▼▼▼

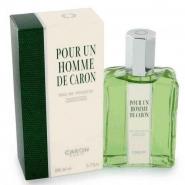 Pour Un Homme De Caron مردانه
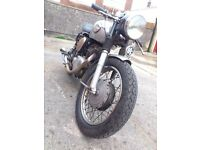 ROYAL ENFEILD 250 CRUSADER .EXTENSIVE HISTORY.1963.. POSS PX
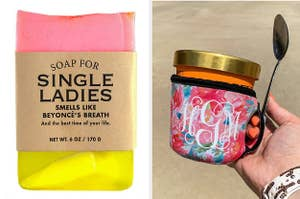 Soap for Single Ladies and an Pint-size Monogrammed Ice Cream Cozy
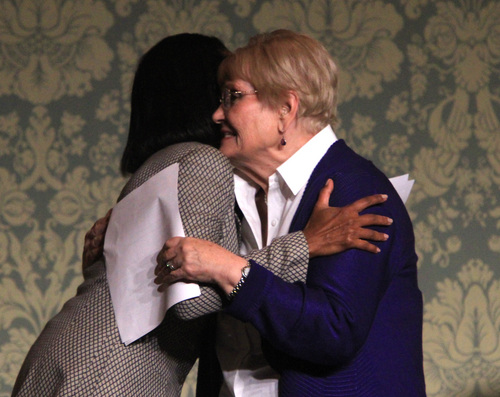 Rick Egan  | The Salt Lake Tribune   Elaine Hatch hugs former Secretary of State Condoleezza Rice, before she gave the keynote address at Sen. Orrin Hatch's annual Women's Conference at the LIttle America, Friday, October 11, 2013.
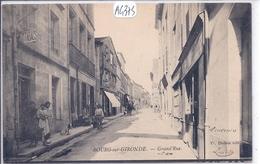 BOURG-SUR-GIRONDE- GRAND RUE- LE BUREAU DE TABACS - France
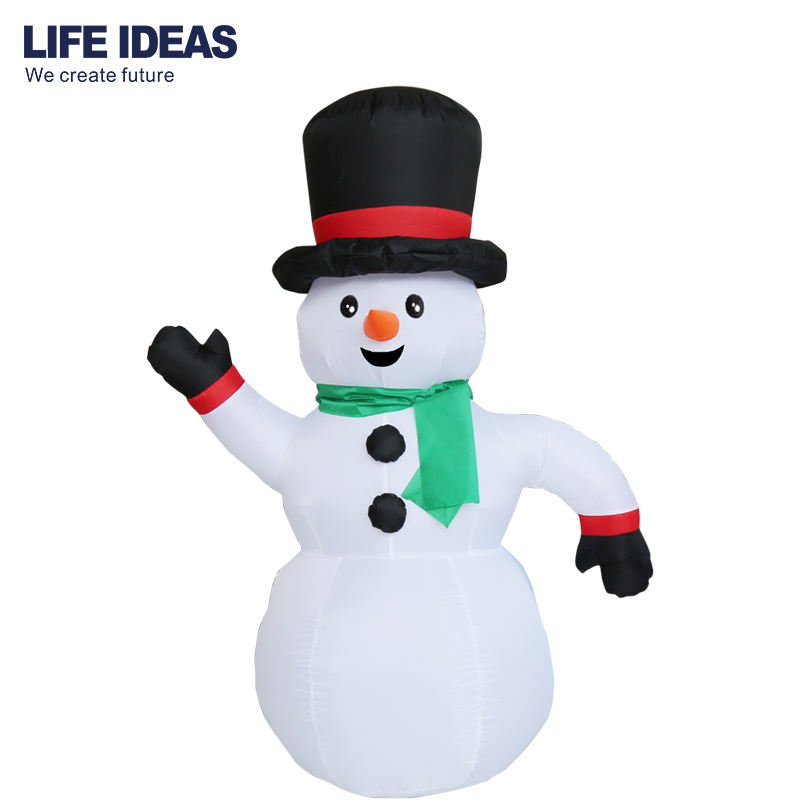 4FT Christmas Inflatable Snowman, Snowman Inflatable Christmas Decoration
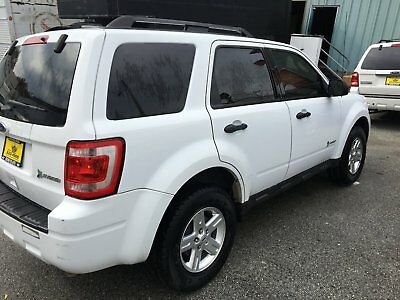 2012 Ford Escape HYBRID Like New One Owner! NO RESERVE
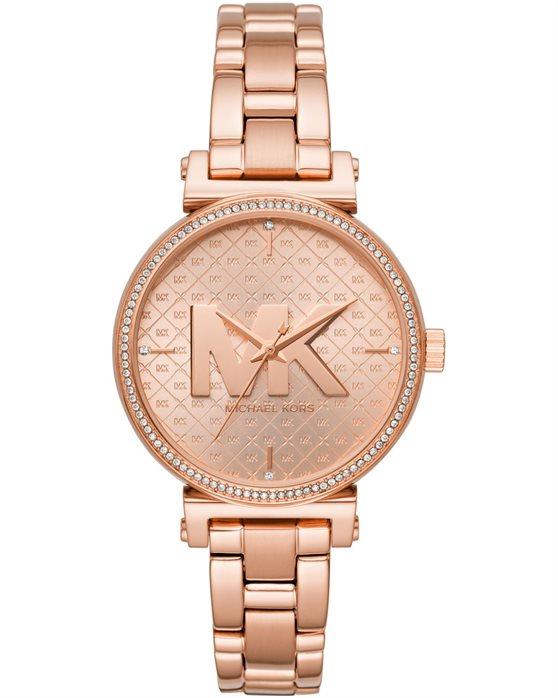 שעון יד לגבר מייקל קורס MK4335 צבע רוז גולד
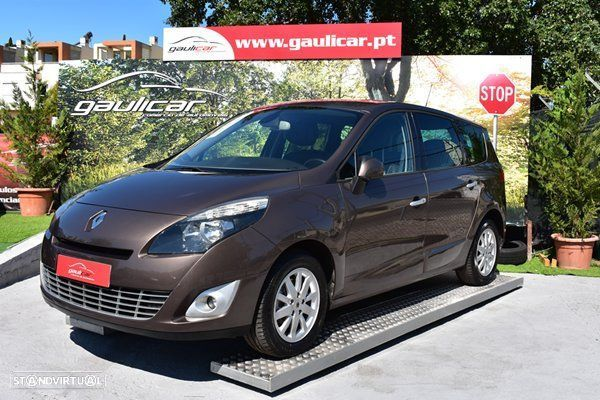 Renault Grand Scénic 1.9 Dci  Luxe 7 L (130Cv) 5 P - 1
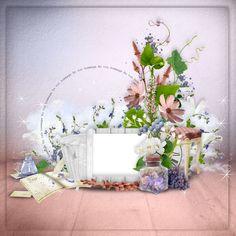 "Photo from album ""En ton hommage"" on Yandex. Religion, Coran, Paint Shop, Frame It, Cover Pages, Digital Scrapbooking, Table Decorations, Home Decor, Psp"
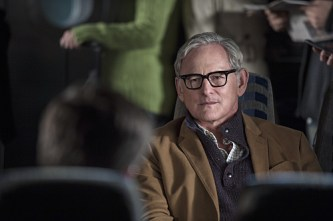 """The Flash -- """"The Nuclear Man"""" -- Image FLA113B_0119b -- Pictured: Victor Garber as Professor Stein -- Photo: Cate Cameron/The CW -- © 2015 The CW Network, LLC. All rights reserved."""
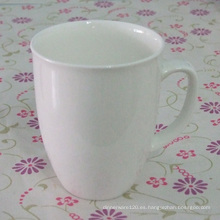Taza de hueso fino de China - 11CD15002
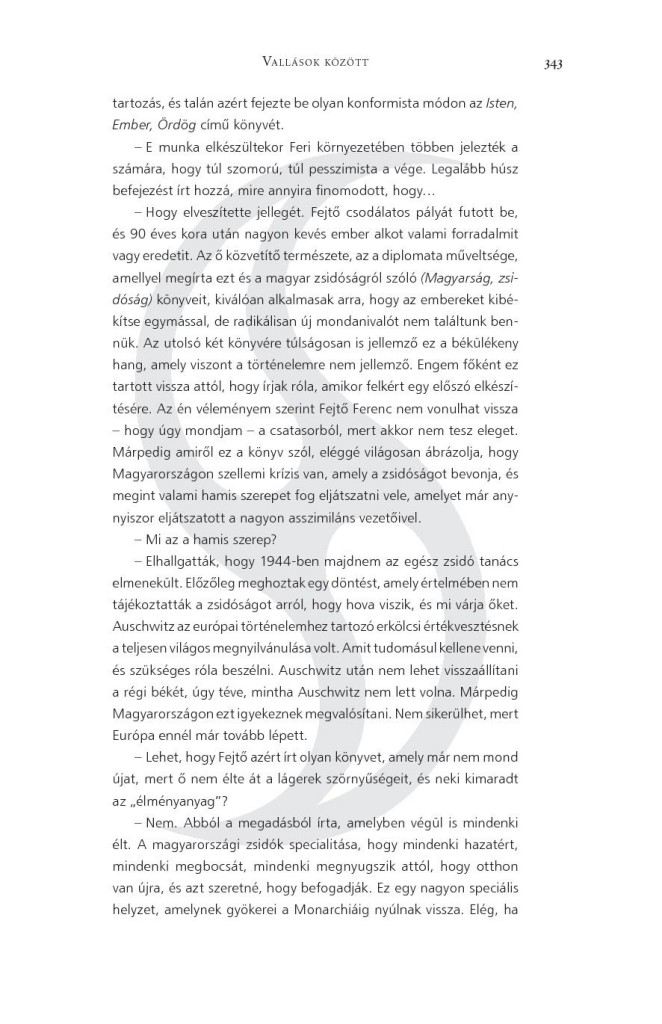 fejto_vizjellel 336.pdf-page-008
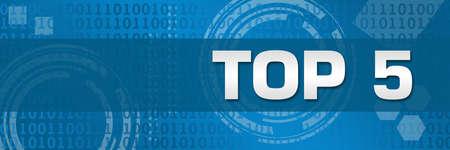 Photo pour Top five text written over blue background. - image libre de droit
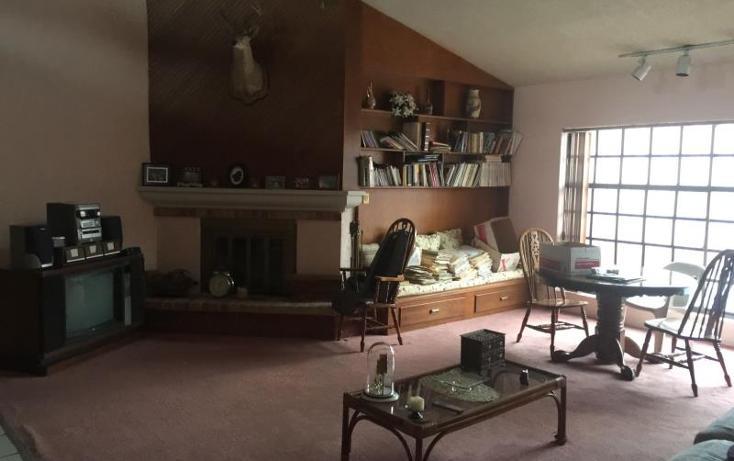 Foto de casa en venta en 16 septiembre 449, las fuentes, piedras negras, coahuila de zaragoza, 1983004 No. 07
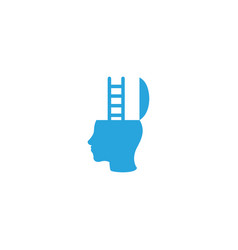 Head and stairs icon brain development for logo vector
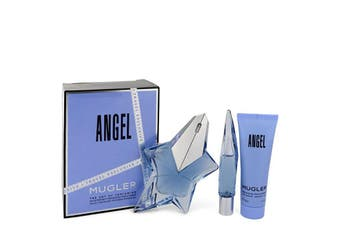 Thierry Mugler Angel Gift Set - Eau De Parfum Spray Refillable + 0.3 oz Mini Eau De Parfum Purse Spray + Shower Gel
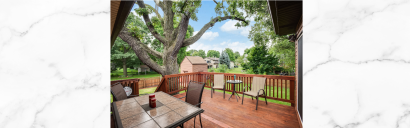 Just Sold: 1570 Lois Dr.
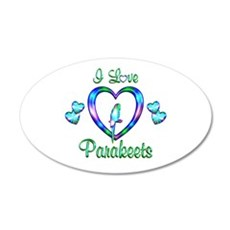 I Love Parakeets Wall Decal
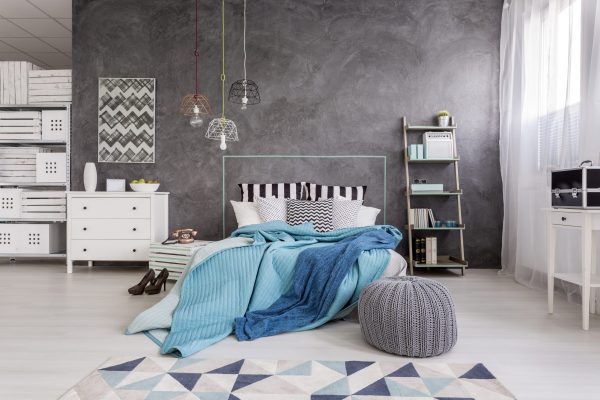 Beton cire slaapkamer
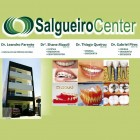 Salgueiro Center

▲▲▲

__YOUR GOAL__
Once the pictures are removed, output the entries above exactly as given.

__TASK ANSWER__
 Pour Un Homme De Caron مردانه
 ROYAL ENFEILD 250 CRUSADER .EXTENSIVE HISTORY.1963.. POSS PX
 Soap for Single Ladies and an Pint-size Monogrammed Ice Cream Cozy
 Rick Egan  | The Salt Lake Tribune   Elaine Hatch hugs former Secretary of State Condoleezza Rice, before she gave the keynote address at Sen. Orrin Hatch's annual Women's Conference at the LIttle America, Friday, October 11, 2013.
 BOURG-SUR-GIRONDE- GRAND RUE- LE BUREAU DE TABACS - France
 4FT Christmas Inflatable Snowman, Snowman Inflatable Christmas Decoration
 2012 Ford Escape HYBRID Like New One Owner! NO RESERVE
 שעון יד לגבר מייקל קורס MK4335 צבע רוז גולד
 Renault Grand Scénic 1.9 Dci  Luxe 7 L (130Cv) 5 P - 1
 "Photo from album ""En ton hommage"" on Yandex. Religion, Coran, Paint Shop, Frame It, Cover Pages, Digital Scrapbooking, Table Decorations, Home Decor, Psp"
 """The Flash -- """"The Nuclear Man"""" -- Image FLA113B_0119b -- Pictured: Victor Garber as Professor Stein -- Photo: Cate Cameron/The CW -- © 2015 The CW Network, LLC. All rights reserved."""
Taza de hueso fino de China - 11CD15002
 fejto_vizjellel 336.pdf-page-008
 Photo pour Top five text written over blue background. - image libre de droit
 Foto de casa en venta en 16 septiembre 449, las fuentes, piedras negras, coahuila de zaragoza, 1983004 No. 07
 Head and stairs icon brain development for logo vector
 Thierry Mugler Angel Gift Set - Eau De Parfum Spray Refillable + 0.3 oz Mini Eau De Parfum Purse Spray + Shower Gel
 Just Sold: 1570 Lois Dr.
 I Love Parakeets Wall Decal
 Beton cire slaapkamer
 Salgueiro Center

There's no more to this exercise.